Le coordinateur de ce projet est Eckhart Hötzel, directeur de l’Institut de traducteurs, d’interprètes et de relations internationales (Itiri), présent de longue date en Azerbaïdjan dans le domaine linguistique. La création d’un établissement supérieur scientifique franco-azerbaïdjanais – dont les licences vont se spécialiser progressivement en prospection offshore, génie chimique, informatique et ingénierie géophysique – répond à une forte demande du ministère de l’Éducation azerbaïdjanais et représente un gros défi côté Unistra. « Lors de notre prospection, nous avons proposé une université hors-les-murs, mais nos interlocuteurs voulaient un bâtiment très visible et ils y ont mis les moyens ! », rapporte Eckart Hötzel. « C’est aussi un vrai choc culturel », constate Philippe Turek, directeur adjoint de la Faculté de physique et ingénierie et membre du comité scientifique du projet comme Pierre Collet, professeur de l’UFR de mathématique et d’informatique, et Jean-Marc Planeix, directeur de la Faculté de chimie. « Les façons d’apprendre sont plutôt traditionnelles, dans ce pays très hiérarchisé... Cette fois, de jeunes enseignants ont été recrutés sur place et nous assurons la formation de formateurs. » Comme pour La Sorbonne au Kazakhstan, l’idée est d’affirmer la présence française en diversifiant les partenariats et en exportant les savoir-faire. « Il s’agit aussi de récolter, dans quelques années, des doctorants qui auront effectué leur licence et leur master selon des trajectoires que nous aurons dessinées. »

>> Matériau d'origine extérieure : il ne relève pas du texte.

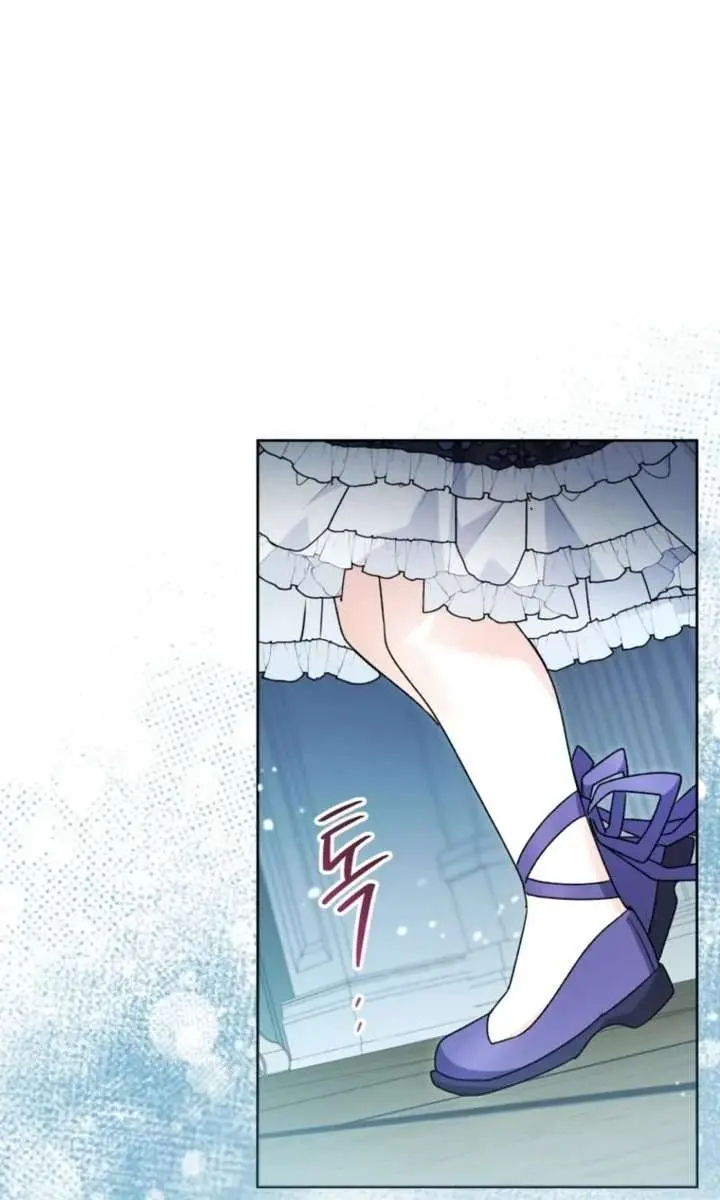 'Cause Calypso Can Chapter 98 Page 112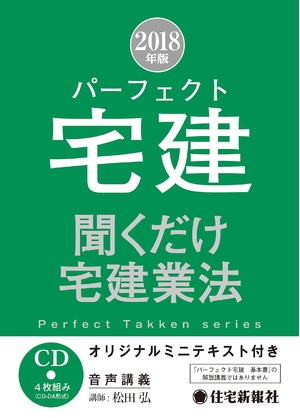 (中古品) 2018年版 パーフェクト宅建 聞くだけ 宅建業法 (パーフェクト宅建シリーズ)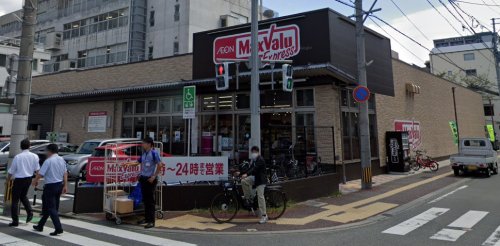 スーパー　マックスバリュエクスプレス奈良屋町店（スーパー）まで484m
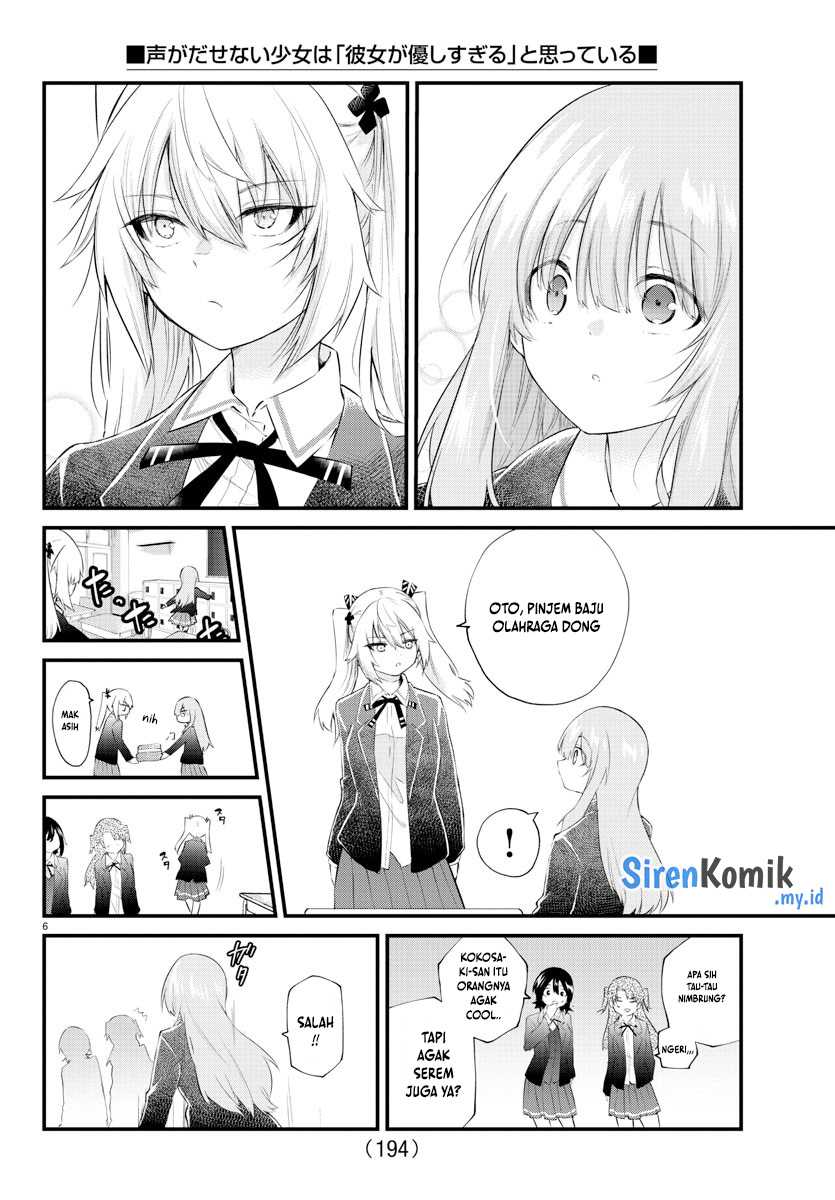 Koe ga dasenai Shoujo wa “Kanojo ga Yasashisugiru” to Omotte iru Chapter 182 Gambar 8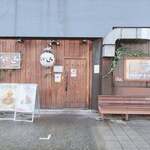 Nagashiro - 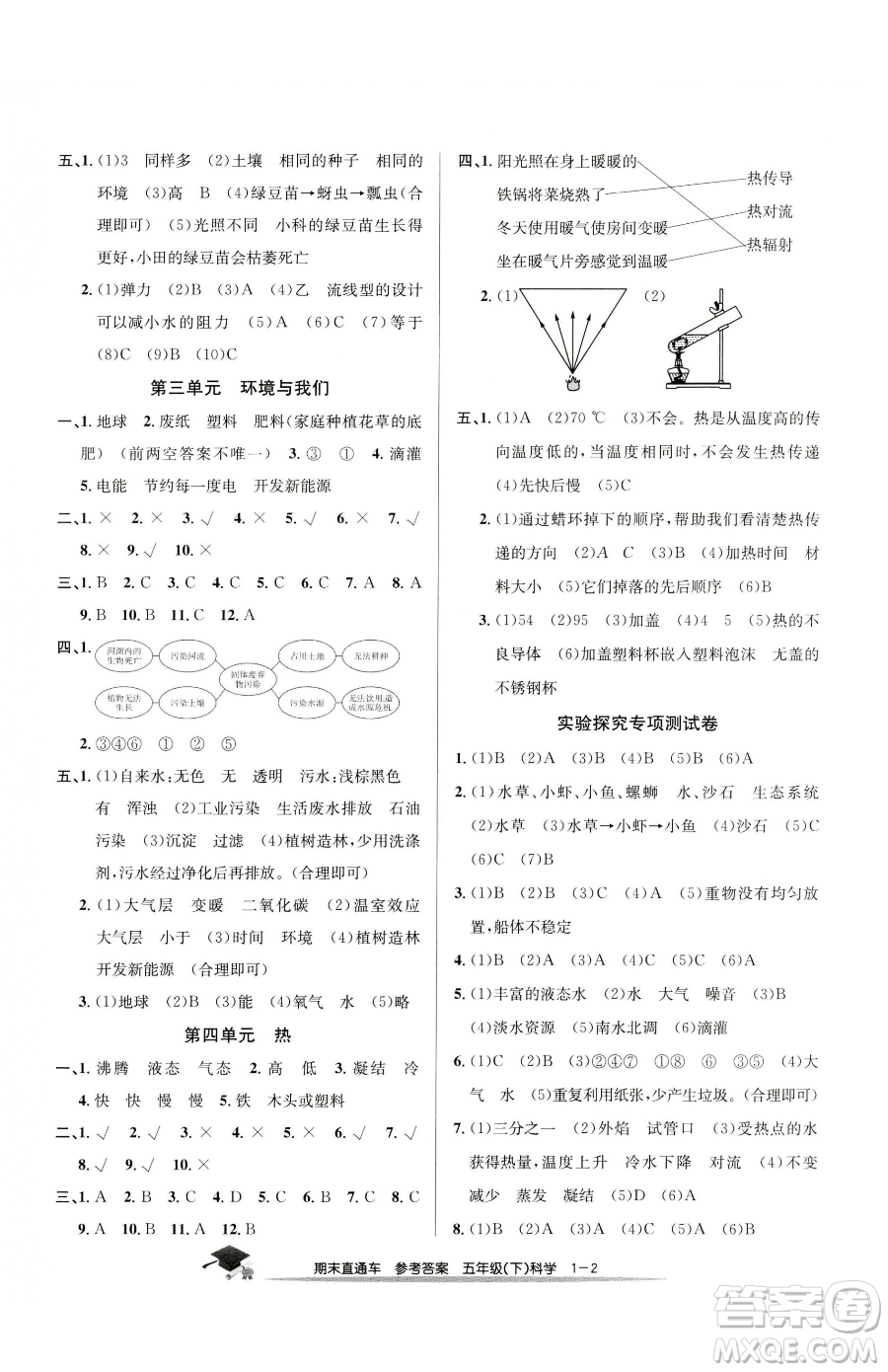 浙江工商大學出版社2023期末直通車五年級下冊科學教科版參考答案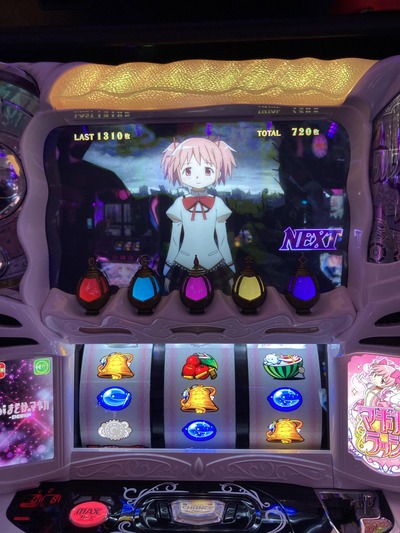 スロットとパチンコのまとめ鈴木さん速報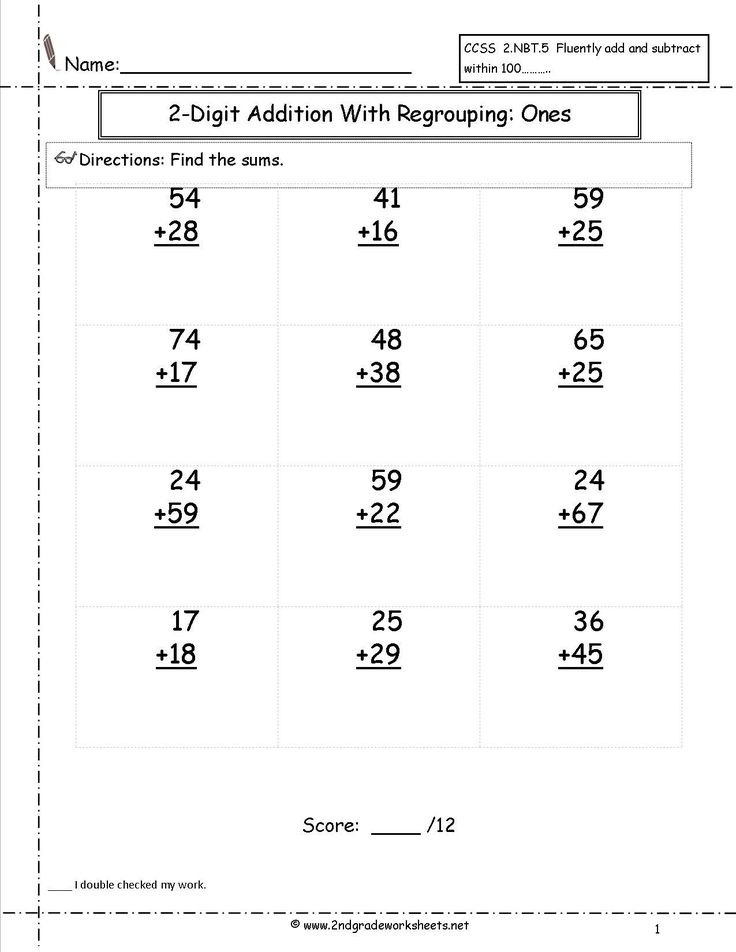 21 Addition Worksheets 2Nd Coloring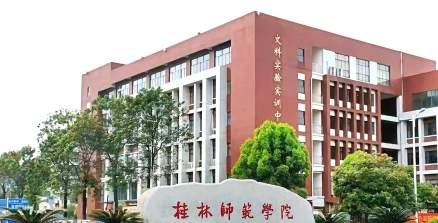 桂阳县大学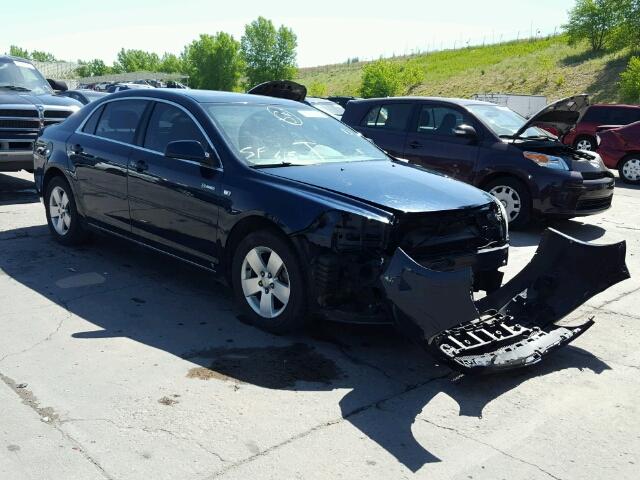 1G1ZF57528F217877 - 2008 CHEVROLET MALIBU HYB BLUE photo 1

« En matière énergétique, de nouvelles technologies se développent dans de nombreux pays et pour faire avancer la recherche, il est toujours important de voir comment cela se passe ailleurs. » Luis Martinez, professeur à l’École et observatoire des sciences de la Terre (Éost), croit au brassage des savoirs et des expériences. Il est le coordinateur de Petrogas, un programme de formation et de recherche destiné aux étudiants mais aussi – et c’est ce qui en fait l’originalité – à des ingénieurs académiques et industriels et à des enseignants en sciences de la terre mexicains qui souhaitent élargir leur champ de savoirs. Petrogas regroupe cinq instituts universitaires mexicains spécialisés en géologie et en gestion des ressources minérales et énergétiques, ainsi que l’Éost et la Faculté des sciences géologiques de l’Université Complutense de Madrid.
18 étudiants mexicains, répartis de la licence au doctorat, sont venus se former à l’Éost dans le cadre de Petrogas
Sur fond de réforme de l’énergie au Mexique, la conclusion de cet accord a été stimulée également par la demande de l’Ambassade de France à Mexico d’intensifier les activités de coopération interuniversitaire. Depuis 2015, 18 étudiants mexicains, répartis de la licence au doctorat, sont venus se former à l’Éost dans le cadre de Petrogas. Des enseignants ont également pu effectuer des visites et des stages dans plusieurs laboratoires de recherche strasbourgeois, « l’enjeu étant d’y associer aussi des ingénieurs industriels, pour avoir une approche concrète des différents systèmes pétroliers et ainsi pouvoir s’adapter aux réalités respectives ».